= Albert Gjerdrum =

Norwegian jurist

Albert Ehrensvärd Gjerdrum (22 June 1869 – 24 February 1954) was a Norwegian jurist.

He was born in Kristiania as a son of Carl Ferdinand Gjerdrum, nephew of Jørgen and Otto Gjerdrum and grandson of Ole Gjerdrum. Together with Ovidia Kloumann he had the son Carl Ferdinand Gjerdrum, who was killed during the Second World War.
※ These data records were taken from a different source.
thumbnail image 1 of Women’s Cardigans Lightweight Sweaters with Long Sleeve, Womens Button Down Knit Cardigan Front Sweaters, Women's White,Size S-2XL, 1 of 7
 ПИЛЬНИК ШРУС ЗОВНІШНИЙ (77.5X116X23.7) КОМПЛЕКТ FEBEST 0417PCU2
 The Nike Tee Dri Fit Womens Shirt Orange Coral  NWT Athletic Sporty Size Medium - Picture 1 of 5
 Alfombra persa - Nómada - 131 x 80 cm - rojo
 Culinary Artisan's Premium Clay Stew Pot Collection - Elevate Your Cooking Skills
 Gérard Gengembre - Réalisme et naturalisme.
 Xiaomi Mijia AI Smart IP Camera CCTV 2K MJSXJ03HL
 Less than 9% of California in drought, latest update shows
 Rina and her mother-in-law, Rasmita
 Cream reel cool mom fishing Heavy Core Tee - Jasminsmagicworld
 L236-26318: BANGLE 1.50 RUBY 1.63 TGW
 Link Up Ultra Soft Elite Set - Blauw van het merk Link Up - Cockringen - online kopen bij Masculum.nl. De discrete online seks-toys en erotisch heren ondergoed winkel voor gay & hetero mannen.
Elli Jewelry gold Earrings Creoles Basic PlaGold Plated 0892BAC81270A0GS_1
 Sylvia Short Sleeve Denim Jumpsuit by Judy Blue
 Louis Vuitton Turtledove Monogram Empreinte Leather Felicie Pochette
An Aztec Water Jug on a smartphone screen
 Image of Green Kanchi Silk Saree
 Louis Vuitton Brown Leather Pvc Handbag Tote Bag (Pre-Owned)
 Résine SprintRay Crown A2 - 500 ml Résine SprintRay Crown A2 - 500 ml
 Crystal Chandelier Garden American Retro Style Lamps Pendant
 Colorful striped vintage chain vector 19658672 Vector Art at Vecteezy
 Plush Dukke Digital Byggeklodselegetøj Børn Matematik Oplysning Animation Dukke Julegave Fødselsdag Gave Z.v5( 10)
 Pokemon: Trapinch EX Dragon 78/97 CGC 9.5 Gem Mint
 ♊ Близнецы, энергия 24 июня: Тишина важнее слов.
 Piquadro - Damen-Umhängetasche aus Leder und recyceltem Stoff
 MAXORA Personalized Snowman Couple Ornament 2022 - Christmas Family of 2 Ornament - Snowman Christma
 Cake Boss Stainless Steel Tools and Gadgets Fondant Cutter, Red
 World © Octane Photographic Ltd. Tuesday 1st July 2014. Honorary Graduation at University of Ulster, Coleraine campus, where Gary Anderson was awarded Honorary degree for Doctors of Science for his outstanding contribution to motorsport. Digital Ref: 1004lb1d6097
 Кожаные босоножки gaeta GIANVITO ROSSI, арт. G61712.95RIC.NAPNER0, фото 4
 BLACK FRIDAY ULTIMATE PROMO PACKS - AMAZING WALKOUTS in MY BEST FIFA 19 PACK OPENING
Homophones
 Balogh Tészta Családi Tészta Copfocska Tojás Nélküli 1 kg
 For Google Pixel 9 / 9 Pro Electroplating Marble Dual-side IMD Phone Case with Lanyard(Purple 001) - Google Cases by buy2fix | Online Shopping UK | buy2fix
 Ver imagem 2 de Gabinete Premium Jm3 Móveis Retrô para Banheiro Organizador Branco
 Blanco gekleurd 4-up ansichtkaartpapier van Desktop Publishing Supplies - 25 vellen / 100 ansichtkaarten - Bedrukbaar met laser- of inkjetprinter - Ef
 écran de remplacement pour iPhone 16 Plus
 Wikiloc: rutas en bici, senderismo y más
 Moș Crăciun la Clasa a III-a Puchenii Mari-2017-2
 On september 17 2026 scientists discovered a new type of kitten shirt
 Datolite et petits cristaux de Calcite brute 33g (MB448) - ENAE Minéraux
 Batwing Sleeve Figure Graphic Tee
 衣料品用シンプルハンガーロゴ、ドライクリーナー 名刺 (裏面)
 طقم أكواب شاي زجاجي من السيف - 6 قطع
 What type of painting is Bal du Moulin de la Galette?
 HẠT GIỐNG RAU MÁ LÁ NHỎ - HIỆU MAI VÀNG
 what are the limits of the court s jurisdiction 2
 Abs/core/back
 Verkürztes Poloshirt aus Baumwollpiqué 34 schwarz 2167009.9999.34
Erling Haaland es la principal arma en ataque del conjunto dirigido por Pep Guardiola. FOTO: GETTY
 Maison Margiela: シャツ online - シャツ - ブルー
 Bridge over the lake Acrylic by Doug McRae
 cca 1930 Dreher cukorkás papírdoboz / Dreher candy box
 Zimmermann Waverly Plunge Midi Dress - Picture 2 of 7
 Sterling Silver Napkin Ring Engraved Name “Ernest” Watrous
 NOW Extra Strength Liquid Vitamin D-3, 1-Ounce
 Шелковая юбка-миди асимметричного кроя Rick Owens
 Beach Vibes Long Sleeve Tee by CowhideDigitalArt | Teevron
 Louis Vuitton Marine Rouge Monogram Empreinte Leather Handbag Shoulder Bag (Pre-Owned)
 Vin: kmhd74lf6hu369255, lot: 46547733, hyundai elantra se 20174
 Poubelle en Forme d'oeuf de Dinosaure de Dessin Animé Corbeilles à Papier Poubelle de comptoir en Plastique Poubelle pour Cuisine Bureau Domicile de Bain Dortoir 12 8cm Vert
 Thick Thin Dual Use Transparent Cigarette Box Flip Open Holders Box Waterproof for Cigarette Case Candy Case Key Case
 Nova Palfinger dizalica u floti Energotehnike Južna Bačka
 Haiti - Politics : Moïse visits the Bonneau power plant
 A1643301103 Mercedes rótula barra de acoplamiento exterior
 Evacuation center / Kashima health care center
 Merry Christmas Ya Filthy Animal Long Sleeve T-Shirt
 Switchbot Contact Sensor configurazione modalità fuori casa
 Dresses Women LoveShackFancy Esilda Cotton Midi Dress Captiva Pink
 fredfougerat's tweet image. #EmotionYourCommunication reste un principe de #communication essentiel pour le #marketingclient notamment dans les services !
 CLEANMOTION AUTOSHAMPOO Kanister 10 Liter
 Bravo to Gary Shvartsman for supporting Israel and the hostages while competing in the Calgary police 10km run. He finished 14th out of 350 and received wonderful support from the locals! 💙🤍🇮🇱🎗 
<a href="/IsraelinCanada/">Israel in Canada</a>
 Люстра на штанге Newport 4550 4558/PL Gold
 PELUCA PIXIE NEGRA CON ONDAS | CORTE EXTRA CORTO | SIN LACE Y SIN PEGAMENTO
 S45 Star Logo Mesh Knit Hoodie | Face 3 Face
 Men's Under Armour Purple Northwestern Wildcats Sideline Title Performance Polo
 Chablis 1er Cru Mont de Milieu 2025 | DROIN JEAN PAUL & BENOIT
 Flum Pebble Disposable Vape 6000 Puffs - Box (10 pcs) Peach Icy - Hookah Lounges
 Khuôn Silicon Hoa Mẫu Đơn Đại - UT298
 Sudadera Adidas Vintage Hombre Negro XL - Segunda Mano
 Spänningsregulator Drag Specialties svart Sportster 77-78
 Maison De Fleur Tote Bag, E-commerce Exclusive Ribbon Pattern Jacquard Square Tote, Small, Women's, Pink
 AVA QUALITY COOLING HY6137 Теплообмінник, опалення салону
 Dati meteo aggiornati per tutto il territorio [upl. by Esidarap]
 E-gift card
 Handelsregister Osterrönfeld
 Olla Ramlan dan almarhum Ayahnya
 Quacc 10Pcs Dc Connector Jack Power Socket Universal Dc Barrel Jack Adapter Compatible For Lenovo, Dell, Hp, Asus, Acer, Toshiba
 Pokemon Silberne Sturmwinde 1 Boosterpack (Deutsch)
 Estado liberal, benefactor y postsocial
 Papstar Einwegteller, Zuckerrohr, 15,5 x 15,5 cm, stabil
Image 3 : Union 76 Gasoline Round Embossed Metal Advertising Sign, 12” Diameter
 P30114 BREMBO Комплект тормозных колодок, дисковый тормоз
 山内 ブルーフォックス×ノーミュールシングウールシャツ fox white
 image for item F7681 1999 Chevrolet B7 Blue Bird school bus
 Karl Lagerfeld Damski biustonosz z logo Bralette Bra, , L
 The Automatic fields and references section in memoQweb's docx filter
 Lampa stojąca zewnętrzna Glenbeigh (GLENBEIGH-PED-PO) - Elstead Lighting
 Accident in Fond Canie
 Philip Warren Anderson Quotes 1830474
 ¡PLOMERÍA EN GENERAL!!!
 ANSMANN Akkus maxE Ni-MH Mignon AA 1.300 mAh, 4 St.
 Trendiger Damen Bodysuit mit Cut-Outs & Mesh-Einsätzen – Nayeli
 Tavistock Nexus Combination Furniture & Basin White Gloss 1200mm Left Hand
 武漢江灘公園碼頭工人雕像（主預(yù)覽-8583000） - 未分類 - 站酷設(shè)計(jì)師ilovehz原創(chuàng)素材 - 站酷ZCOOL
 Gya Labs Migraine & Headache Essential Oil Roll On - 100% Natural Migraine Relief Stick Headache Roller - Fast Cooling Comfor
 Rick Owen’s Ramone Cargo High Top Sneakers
He finished his secondary education in 1888 and took the cand.jur. degree in 1893. He was a deputy judge in Farsund from 1894 to 1895, junior solicitor and attorney from 1895 and lawyer from 1901. He was an attorney for Bøndernes Bank, Arbeidernes Landsbank and Spareskillingsbanken. His law firm was called A. Gjerdrum og C. F. Gjerdrum, and had its offices in the Oslo's main street Karl Johans gate.

He was also an acting judge in Oslo City Court from 1898 to 1909, and was also a defender in Oslo Court of Appeal. He handled several profiled criminal cases in his time, such as the Mossin case and the Aasheim case. In the 1920s he also lectured in civil law at the Royal Frederick University, and issued the book Utsigt over den nye Civilprosess. He was a board member of the Norwegian Bar Association from 1930, and also a member of public boards and commissions.

He received the King's Medal of Merit in gold in 1947. He died in February 1954.